O ministro Flávio Dino, do Supremo Tribunal Federal (STF), determinou neste domingo (23) que sejam consideradas nulas as indicações de emendas parlamentares que tenham sofrido interferência de presidentes de partidos políticos ou de ex-parlamentares sem mandato. A decisão estabelece que essas indicações não podem servir de base para a execução de despesas públicas, mesmo quando posteriormente houver participação de um parlamentar que tenha competência legal para apresentar emendas.

Segundo Dino, qualquer ato, tabela, expediente, comunicação, planilha, ofício ou solicitação que atribua a um presidente de partido ou a um ex-parlamentar a autoria, titularidade ou poder de indicação de uma emenda deve ser considerado juridicamente inválido. O ministro afirmou que uma eventual intervenção posterior de um parlamentar não pode regularizar uma indicação originalmente feita por quem não possuía competência constitucional ou legal para fazê-la.

A determinação está relacionada às investigações sobre o direcionamento de emendas parlamentares e ocorre após medidas tomadas contra o presidente nacional do PL, Valdemar Costa Neto, e o ex-presidente da Câmara Eduardo Cunha. Em julho, Dino determinou o bloqueio de até R$ 119 milhões em bens de Valdemar e de aproximadamente R$ 6 milhões de Cunha, no contexto das apurações sobre possíveis irregularidades na destinação de recursos públicos.

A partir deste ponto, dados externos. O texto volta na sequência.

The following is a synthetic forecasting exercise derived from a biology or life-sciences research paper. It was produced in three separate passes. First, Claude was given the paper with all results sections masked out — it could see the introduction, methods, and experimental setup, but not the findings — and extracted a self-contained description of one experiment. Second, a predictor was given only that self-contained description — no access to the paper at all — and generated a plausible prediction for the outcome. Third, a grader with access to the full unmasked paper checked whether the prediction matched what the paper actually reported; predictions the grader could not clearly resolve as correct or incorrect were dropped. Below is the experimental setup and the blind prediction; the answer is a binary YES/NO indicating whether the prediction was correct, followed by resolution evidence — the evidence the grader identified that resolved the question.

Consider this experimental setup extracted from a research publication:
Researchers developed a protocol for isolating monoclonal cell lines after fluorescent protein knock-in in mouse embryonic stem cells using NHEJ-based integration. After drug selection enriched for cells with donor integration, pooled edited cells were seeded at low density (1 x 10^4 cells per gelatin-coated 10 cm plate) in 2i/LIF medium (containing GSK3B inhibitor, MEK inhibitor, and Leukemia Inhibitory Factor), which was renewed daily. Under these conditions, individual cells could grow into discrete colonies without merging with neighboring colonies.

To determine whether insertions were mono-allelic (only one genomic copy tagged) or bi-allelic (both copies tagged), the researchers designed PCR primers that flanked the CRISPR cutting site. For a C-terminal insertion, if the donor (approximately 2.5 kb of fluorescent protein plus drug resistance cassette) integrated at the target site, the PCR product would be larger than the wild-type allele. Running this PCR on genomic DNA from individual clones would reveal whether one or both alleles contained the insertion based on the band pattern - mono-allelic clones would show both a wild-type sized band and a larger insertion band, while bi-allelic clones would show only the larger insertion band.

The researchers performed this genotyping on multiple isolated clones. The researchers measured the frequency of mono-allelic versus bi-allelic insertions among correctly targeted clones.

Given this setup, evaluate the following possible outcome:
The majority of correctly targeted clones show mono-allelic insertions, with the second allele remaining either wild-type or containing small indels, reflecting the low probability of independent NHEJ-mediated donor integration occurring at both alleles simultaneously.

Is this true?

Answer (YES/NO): YES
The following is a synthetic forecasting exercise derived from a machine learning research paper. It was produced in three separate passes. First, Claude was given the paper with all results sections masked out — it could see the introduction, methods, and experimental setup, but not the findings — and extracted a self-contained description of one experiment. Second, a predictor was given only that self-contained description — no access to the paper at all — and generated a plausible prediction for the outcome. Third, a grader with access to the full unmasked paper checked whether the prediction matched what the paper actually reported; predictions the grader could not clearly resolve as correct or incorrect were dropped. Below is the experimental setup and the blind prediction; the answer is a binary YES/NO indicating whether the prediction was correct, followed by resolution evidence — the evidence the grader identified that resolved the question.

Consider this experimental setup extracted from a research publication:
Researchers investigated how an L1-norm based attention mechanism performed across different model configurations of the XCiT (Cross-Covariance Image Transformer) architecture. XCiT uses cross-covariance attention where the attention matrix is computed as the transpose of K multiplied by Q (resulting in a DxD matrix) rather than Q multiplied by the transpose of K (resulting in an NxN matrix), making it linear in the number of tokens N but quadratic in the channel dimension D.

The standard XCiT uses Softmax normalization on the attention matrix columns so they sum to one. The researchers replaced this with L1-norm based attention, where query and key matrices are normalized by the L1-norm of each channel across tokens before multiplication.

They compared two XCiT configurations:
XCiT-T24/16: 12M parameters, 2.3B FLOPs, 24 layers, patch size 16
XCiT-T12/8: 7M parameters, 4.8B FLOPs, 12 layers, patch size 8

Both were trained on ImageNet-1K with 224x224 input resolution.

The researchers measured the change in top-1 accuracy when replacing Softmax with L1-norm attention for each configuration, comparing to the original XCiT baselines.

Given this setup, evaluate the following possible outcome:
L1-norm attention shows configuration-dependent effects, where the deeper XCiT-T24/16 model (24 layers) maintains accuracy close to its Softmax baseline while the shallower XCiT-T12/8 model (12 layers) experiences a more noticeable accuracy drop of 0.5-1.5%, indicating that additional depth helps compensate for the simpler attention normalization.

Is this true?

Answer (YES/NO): NO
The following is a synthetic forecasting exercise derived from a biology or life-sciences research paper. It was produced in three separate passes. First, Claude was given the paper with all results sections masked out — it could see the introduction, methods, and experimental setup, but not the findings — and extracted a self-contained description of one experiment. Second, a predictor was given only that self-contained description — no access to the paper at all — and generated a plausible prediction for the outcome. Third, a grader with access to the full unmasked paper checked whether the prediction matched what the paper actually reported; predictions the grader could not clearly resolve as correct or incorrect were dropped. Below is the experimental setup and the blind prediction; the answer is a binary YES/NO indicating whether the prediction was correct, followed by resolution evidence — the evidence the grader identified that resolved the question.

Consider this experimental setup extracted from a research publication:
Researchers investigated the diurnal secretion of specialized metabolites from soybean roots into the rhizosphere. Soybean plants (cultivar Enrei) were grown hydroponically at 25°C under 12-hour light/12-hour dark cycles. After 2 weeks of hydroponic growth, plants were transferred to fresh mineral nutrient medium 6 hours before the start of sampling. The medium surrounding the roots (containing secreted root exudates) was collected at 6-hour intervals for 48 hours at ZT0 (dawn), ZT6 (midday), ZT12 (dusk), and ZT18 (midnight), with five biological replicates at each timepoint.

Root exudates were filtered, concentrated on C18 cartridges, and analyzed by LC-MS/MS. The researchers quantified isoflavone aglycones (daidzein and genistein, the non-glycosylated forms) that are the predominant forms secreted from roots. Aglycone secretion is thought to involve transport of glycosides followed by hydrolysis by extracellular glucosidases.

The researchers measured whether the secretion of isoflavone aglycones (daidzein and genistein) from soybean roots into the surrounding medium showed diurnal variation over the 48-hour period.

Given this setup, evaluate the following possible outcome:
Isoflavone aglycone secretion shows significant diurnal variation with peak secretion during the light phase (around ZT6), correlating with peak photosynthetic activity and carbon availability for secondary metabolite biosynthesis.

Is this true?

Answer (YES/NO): NO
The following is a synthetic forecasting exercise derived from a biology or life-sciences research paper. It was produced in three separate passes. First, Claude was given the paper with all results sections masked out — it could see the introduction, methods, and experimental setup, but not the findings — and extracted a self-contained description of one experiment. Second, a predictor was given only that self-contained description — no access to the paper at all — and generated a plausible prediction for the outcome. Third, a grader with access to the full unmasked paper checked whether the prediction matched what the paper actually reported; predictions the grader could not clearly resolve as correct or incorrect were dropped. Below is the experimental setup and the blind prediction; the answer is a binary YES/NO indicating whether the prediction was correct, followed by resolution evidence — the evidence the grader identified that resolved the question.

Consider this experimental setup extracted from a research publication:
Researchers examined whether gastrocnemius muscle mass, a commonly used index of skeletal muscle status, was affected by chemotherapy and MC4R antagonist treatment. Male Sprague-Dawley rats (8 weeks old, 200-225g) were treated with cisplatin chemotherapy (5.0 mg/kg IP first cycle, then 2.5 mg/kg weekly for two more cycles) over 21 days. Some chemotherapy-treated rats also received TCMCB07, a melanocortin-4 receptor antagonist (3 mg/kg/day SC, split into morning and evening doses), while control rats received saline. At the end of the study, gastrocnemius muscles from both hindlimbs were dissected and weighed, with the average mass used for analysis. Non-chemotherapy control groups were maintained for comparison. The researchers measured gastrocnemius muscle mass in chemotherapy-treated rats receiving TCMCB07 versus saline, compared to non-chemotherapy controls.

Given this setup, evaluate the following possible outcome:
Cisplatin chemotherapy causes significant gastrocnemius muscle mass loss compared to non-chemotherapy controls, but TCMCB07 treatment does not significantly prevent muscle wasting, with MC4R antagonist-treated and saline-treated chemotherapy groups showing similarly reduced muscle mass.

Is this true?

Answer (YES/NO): YES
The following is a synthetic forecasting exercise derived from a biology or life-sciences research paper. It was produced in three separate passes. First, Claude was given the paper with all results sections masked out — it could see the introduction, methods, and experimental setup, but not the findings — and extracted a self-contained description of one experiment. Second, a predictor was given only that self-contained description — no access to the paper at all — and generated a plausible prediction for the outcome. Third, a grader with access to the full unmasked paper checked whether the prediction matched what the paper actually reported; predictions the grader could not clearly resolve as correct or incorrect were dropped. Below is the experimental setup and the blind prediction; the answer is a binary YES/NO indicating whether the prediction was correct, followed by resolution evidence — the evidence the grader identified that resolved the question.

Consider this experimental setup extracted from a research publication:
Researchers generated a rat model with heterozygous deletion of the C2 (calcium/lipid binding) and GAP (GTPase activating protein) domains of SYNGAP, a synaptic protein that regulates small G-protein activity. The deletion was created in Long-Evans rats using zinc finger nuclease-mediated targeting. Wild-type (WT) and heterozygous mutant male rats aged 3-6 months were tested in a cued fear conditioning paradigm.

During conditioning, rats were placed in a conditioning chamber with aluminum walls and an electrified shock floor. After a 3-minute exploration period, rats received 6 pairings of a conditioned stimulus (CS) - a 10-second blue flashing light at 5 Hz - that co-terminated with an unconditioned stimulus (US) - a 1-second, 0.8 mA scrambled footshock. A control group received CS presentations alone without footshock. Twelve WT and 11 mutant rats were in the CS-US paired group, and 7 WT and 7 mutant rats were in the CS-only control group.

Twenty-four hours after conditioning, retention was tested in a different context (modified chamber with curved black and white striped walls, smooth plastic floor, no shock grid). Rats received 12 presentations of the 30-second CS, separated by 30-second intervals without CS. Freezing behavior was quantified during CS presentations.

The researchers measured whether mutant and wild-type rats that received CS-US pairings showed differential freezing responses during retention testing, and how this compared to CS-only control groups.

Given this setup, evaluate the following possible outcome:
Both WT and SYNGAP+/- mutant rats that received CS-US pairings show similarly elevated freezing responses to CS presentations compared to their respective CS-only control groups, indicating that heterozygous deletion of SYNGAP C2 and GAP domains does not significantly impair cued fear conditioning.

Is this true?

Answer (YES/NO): YES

Antes de estabelecer a nulidade, Dino havia determinado que 21 partidos com representação no Congresso prestassem esclarecimentos sobre eventual participação de seus presidentes na definição, gestão, distribuição ou operacionalização das emendas. De acordo com o ministro, os partidos que responderam não reconheceram competência formal de seus dirigentes para indicar ou distribuir os recursos. Apenas Podemos e Solidariedade não haviam apresentado resposta e receberam novo prazo de cinco dias úteis, sob pena de multa diária de R$ 100 mil.

As manifestações partidárias também deverão ser encaminhadas à Polícia Federal para contribuir com as investigações em andamento. Dino determinou ainda que os presidentes da Câmara dos Deputados, Hugo Motta, e do Senado Federal, Davi Alcolumbre, comuniquem imediatamente aos órgãos técnicos, assessorias, servidores e demais agentes envolvidos no processamento das emendas que presidentes de partidos e ex-parlamentares não possuem competência para fazer esse tipo de indicação.

A decisão reforça o entendimento de que a indicação e a destinação de emendas parlamentares devem permanecer vinculadas aos agentes que possuem atribuição legal para isso. Para Dino, permitir que uma indicação originalmente feita por uma pessoa sem competência seja posteriormente apenas formalizada por um parlamentar poderia esvaziar as exigências de transparência e rastreabilidade no uso de recursos públicos.